そして彼女は剣を何振りかし、牢を構築していた鉄を足に落とした。
「…うるさいなぁ。」
「おま…。」
剣を肩に背負い、ロデーは少年を見下ろす。
そして…。
ガキンッ!
「お前…。そんな剣でよく…。」
鎖から解放された少年は困惑した目で彼女を見る。
「死ぬなら私達に協力してよ。それに魔王様は死んでない。」
普段とは違うロデーの表情。その声からも怒りが感じられる。
しかし、よく斬れたなぁ。
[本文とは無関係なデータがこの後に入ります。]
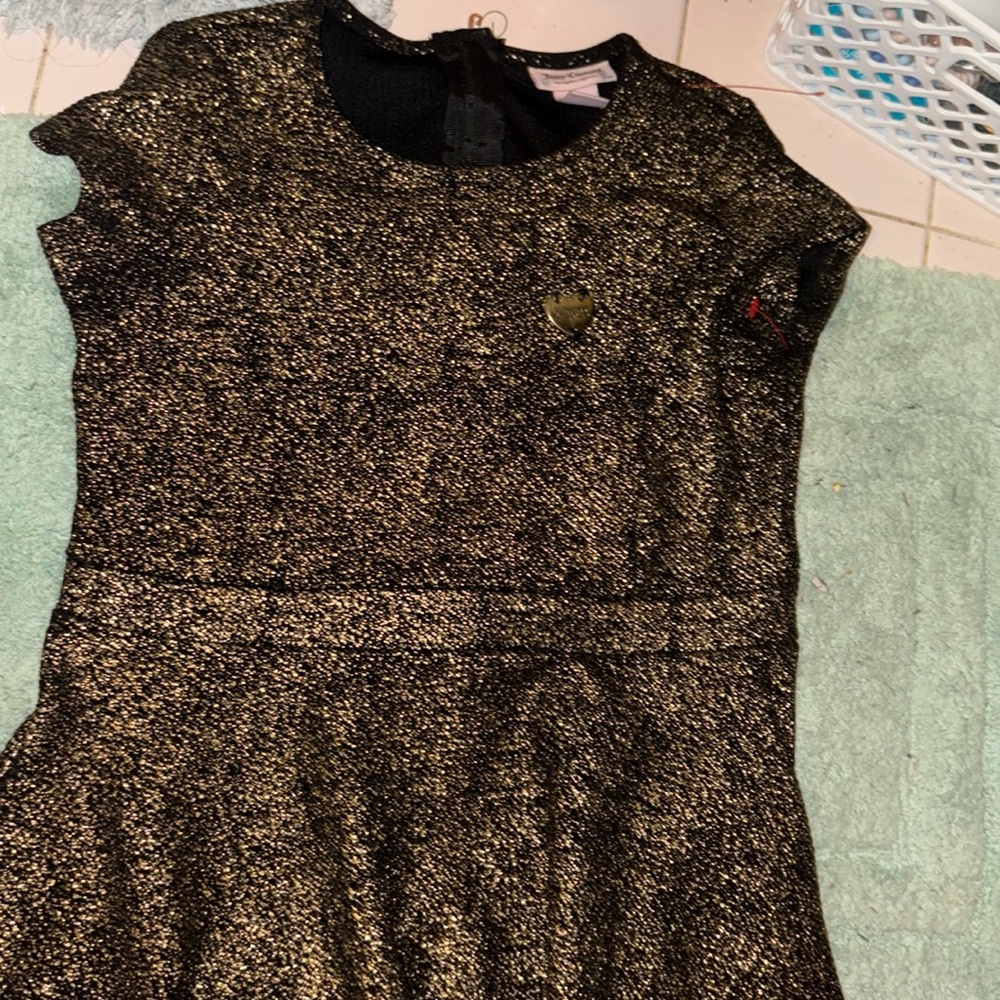 JUICY Black w/ GOLD Sparkles Dress; lil Heart Detail. MINT MINT CONDITION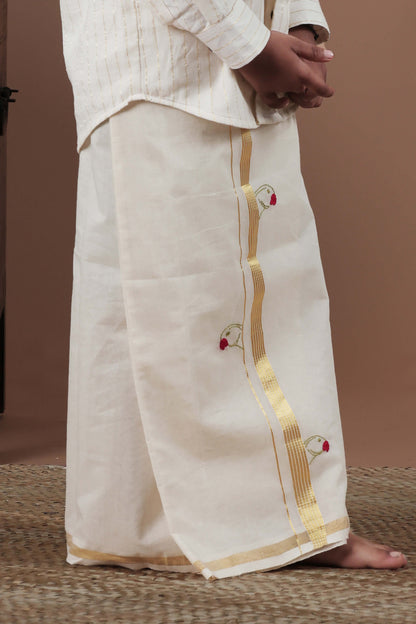 Parrot Hand Embroidery Kasavu Mundu with Golden zari for Kids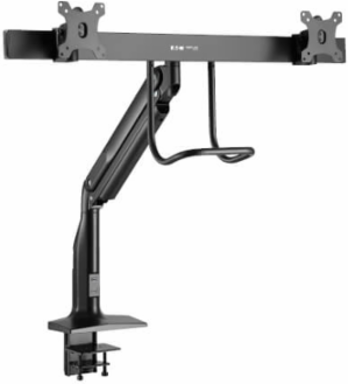 Safe-IT Precision-Placement Dual-Display Desk Clamp or Grommet with Antimicrobial Tape for 17” to 35” Displays, USB Ports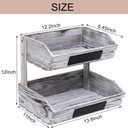 Fruit Basket Hanging Storage Baskets Kitchen Storage,2 Tier Farmhouse Standing Wooden Organizer,Classic Pastoral Holder Rack for Kitchen,Office,Dining Room and Guest Room (Need Assemble)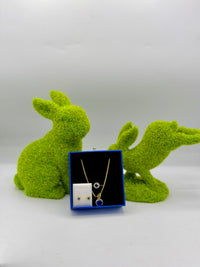 14k ring earring, ring , Cuban chain and blue sapphire halo pendant featuring a round-cut, with Cz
自分で言っておきながら驚きを隠せれない。
と、束の間。
「君達。何をしてるんだ!」
看守が俺等に腰の剣を抜きながら迫ってきた。
「…かの者を眠らせたまえ!」
「ッ!?」
間一髪。モルガナちゃんの睡眠魔法が間に合った。
全てがギリギリの作戦だ。入念に計画を練るのが俺のスタイルなのだが…。
「はぁ…はぁ…。カルマ!」
モルガナちゃんは魔法を使う度に体力。精神を使う。強力な魔法ならその疲労度は
並大抵のモノじゃない。それでも彼女は少年に言う。
「お父様に比べて頼りないかもしれない…。現に魔法を一度、使っただけで
この有様じゃ…。」
息を切らし、それでも少年に伝える彼女。その姿はまるで…。
「私は弱い。」
だから。とモルガナちゃんは続ける。
「私に力を貸してくれ。」
少年に手を差し出すその姿はもう立派な王の姿だと俺は思った。
「…ねぇ?魔王様は死んでなんかないでしょ?私は今の魔王様に全てを捧げる。
カルマ。君は?」
差し出された手を見る少年の目に憎しみはあったのだろうか。
少なくとも俺には…。
「けっ…。馬鹿じゃねぇの。」
小さく。唾を吐き出し。彼は次に大きく笑った。
「はははははッ。でも、馬鹿は好きだ。良いぜ。協力してやるよ。モルガナ様。」
少年は立ち上がる。鎖から解放されたからではない。
憎しみも消えた訳ではない。ただ、体が少し軽くなっているのを少年は感じていた。